With x86 CPUs many people expect to get the maximum FLOPS from the dot product

for(int i=0; i<n; i++) sum += a[i]*b[i];

but this turns out not to be the case.

What can give the maximum FLOPS is this

for(int i=0; i<n; i++) sum += k*a[i];

where k is a constant. Why is the CPU not optimized for the dot product? I can speculate. One of the things CPUs are optimized for is BLAS. BLAS is considering a building block of many other routines.

The Level-1 and Level-2 BLAS routines become memory bandwidth bound as n increases. It's only the Level-3 routines (e.g. Matrix Multiplication) which are capable of being compute bound. This is because the Level-3 computations go as n^3 and the reads as n^2. So the CPU is optimized for the Level-3 routines. The Level-3 routines don't need to optimize for a single dot product. They only need to read from one matrix per iteration (sum += k*a[i]).

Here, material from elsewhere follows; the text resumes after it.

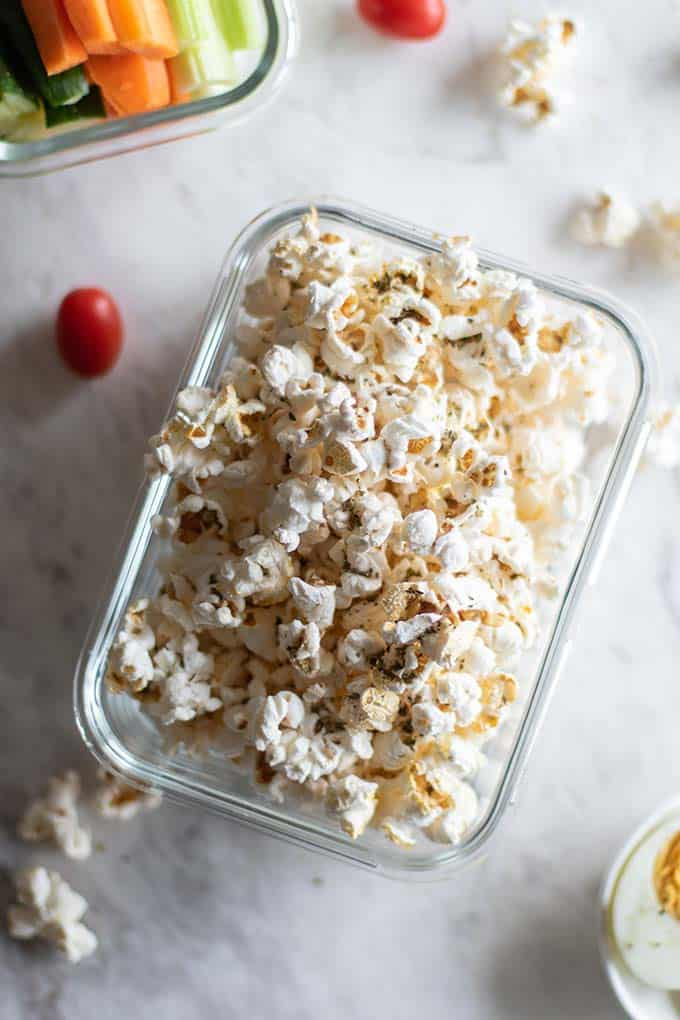 A glass container filled with popcorn, which is a suggested healthy plane snacks.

From this we can conclude that the number of bits needed to be read each cycle to get the maximum FLOPS for the Level-3 routines is

read_size = SIMD_WIDTH * num_MAC

where num_MAC is the number of multiply–accumulate operations that can be done each cycle.

                   SIMD_WIDTH (bits)   num_MAC  read_size (bits)  ports used
Nehalem            128                 1         128              128-bits on port 2
Sandy Bridge       256                 1         256              128-bits port 2 and 3
Haswell            256                 2         512              256-bits port 2 and 3
Skylake            512                 2        1024              ?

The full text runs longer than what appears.